■ **EXERCISE PROMPT**
Below are some records; write them all out again exactly.
------------
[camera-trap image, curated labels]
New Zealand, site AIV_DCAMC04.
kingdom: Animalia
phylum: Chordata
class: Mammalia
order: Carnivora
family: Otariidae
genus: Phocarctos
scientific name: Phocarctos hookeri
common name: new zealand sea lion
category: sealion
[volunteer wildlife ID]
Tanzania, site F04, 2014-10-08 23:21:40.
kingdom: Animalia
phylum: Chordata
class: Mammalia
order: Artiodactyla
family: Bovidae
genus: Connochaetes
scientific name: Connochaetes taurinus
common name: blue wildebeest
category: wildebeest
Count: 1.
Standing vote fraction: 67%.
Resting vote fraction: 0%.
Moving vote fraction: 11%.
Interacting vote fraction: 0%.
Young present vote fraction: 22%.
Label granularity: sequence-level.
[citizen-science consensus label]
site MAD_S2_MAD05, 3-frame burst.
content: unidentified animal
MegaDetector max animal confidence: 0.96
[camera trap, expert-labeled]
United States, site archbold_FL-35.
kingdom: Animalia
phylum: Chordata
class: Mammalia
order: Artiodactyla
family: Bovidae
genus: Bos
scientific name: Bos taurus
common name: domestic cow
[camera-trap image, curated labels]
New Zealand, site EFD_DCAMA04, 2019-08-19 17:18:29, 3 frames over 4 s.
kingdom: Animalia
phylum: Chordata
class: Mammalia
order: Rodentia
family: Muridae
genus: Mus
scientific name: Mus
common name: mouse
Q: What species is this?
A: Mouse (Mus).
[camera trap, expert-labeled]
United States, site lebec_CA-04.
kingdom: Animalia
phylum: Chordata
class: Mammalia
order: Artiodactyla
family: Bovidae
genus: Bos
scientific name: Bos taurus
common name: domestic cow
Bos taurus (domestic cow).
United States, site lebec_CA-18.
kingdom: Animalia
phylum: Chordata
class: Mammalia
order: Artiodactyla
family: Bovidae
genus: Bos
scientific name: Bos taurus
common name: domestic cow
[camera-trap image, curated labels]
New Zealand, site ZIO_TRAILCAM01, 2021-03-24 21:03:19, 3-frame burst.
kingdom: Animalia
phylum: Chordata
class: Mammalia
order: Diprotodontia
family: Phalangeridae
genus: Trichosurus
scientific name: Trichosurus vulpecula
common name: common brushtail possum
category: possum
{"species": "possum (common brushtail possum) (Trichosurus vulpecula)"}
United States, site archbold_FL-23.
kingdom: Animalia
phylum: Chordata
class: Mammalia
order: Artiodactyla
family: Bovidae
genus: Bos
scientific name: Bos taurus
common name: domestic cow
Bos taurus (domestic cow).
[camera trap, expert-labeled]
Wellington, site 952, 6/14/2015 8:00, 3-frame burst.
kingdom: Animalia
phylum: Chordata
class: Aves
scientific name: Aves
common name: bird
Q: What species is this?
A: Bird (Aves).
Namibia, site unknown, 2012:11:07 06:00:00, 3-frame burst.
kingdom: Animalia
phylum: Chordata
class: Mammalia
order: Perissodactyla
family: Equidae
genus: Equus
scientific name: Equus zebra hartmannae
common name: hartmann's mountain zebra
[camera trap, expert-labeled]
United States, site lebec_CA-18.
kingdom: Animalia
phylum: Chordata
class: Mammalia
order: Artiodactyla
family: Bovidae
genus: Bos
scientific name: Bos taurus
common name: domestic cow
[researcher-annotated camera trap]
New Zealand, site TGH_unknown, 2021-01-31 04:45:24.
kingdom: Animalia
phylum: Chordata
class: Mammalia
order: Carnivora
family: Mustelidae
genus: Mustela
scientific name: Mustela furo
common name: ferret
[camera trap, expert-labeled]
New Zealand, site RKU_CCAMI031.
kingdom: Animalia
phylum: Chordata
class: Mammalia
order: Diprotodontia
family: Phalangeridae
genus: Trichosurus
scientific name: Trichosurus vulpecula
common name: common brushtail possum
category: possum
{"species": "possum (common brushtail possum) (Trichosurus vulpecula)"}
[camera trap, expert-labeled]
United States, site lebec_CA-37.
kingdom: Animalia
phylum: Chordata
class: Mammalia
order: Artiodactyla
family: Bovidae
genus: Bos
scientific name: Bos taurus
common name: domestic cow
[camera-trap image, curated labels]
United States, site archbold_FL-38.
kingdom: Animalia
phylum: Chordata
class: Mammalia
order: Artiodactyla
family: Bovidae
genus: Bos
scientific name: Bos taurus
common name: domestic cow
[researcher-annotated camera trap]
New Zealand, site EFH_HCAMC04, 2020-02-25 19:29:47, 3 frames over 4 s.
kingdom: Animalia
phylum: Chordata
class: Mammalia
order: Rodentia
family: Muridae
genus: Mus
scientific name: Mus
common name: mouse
------------
■ **TASK OUTPUT**
[camera-trap image, curated labels]
New Zealand, site AIV_DCAMC04.
kingdom: Animalia
phylum: Chordata
class: Mammalia
order: Carnivora
family: Otariidae
genus: Phocarctos
scientific name: Phocarctos hookeri
common name: new zealand sea lion
category: sealion
[volunteer wildlife ID]
Tanzania, site F04, 2014-10-08 23:21:40.
kingdom: Animalia
phylum: Chordata
class: Mammalia
order: Artiodactyla
family: Bovidae
genus: Connochaetes
scientific name: Connochaetes taurinus
common name: blue wildebeest
category: wildebeest
Count: 1.
Standing vote fraction: 67%.
Resting vote fraction: 0%.
Moving vote fraction: 11%.
Interacting vote fraction: 0%.
Young present vote fraction: 22%.
Label granularity: sequence-level.
[citizen-science consensus label]
site MAD_S2_MAD05, 3-frame burst.
content: unidentified animal
MegaDetector max animal confidence: 0.96
[camera trap, expert-labeled]
United States, site archbold_FL-35.
kingdom: Animalia
phylum: Chordata
class: Mammalia
order: Artiodactyla
family: Bovidae
genus: Bos
scientific name: Bos taurus
common name: domestic cow
[camera-trap image, curated labels]
New Zealand, site EFD_DCAMA04, 2019-08-19 17:18:29, 3 frames over 4 s.
kingdom: Animalia
phylum: Chordata
class: Mammalia
order: Rodentia
family: Muridae
genus: Mus
scientific name: Mus
common name: mouse
Q: What species is this?
A: Mouse (Mus).
[camera trap, expert-labeled]
United States, site lebec_CA-04.
kingdom: Animalia
phylum: Chordata
class: Mammalia
order: Artiodactyla
family: Bovidae
genus: Bos
scientific name: Bos taurus
common name: domestic cow
Bos taurus (domestic cow).
United States, site lebec_CA-18.
kingdom: Animalia
phylum: Chordata
class: Mammalia
order: Artiodactyla
family: Bovidae
genus: Bos
scientific name: Bos taurus
common name: domestic cow
[camera-trap image, curated labels]
New Zealand, site ZIO_TRAILCAM01, 2021-03-24 21:03:19, 3-frame burst.
kingdom: Animalia
phylum: Chordata
class: Mammalia
order: Diprotodontia
family: Phalangeridae
genus: Trichosurus
scientific name: Trichosurus vulpecula
common name: common brushtail possum
category: possum
{"species": "possum (common brushtail possum) (Trichosurus vulpecula)"}
United States, site archbold_FL-23.
kingdom: Animalia
phylum: Chordata
class: Mammalia
order: Artiodactyla
family: Bovidae
genus: Bos
scientific name: Bos taurus
common name: domestic cow
Bos taurus (domestic cow).
[camera trap, expert-labeled]
Wellington, site 952, 6/14/2015 8:00, 3-frame burst.
kingdom: Animalia
phylum: Chordata
class: Aves
scientific name: Aves
common name: bird
Q: What species is this?
A: Bird (Aves).
Namibia, site unknown, 2012:11:07 06:00:00, 3-frame burst.
kingdom: Animalia
phylum: Chordata
class: Mammalia
order: Perissodactyla
family: Equidae
genus: Equus
scientific name: Equus zebra hartmannae
common name: hartmann's mountain zebra
[camera trap, expert-labeled]
United States, site lebec_CA-18.
kingdom: Animalia
phylum: Chordata
class: Mammalia
order: Artiodactyla
family: Bovidae
genus: Bos
scientific name: Bos taurus
common name: domestic cow
[researcher-annotated camera trap]
New Zealand, site TGH_unknown, 2021-01-31 04:45:24.
kingdom: Animalia
phylum: Chordata
class: Mammalia
order: Carnivora
family: Mustelidae
genus: Mustela
scientific name: Mustela furo
common name: ferret
[camera trap, expert-labeled]
New Zealand, site RKU_CCAMI031.
kingdom: Animalia
phylum: Chordata
class: Mammalia
order: Diprotodontia
family: Phalangeridae
genus: Trichosurus
scientific name: Trichosurus vulpecula
common name: common brushtail possum
category: possum
{"species": "possum (common brushtail possum) (Trichosurus vulpecula)"}
[camera trap, expert-labeled]
United States, site lebec_CA-37.
kingdom: Animalia
phylum: Chordata
class: Mammalia
order: Artiodactyla
family: Bovidae
genus: Bos
scientific name: Bos taurus
common name: domestic cow
[camera-trap image, curated labels]
United States, site archbold_FL-38.
kingdom: Animalia
phylum: Chordata
class: Mammalia
order: Artiodactyla
family: Bovidae
genus: Bos
scientific name: Bos taurus
common name: domestic cow
[researcher-annotated camera trap]
New Zealand, site EFH_HCAMC04, 2020-02-25 19:29:47, 3 frames over 4 s.
kingdom: Animalia
phylum: Chordata
class: Mammalia
order: Rodentia
family: Muridae
genus: Mus
scientific name: Mus
common name: mouse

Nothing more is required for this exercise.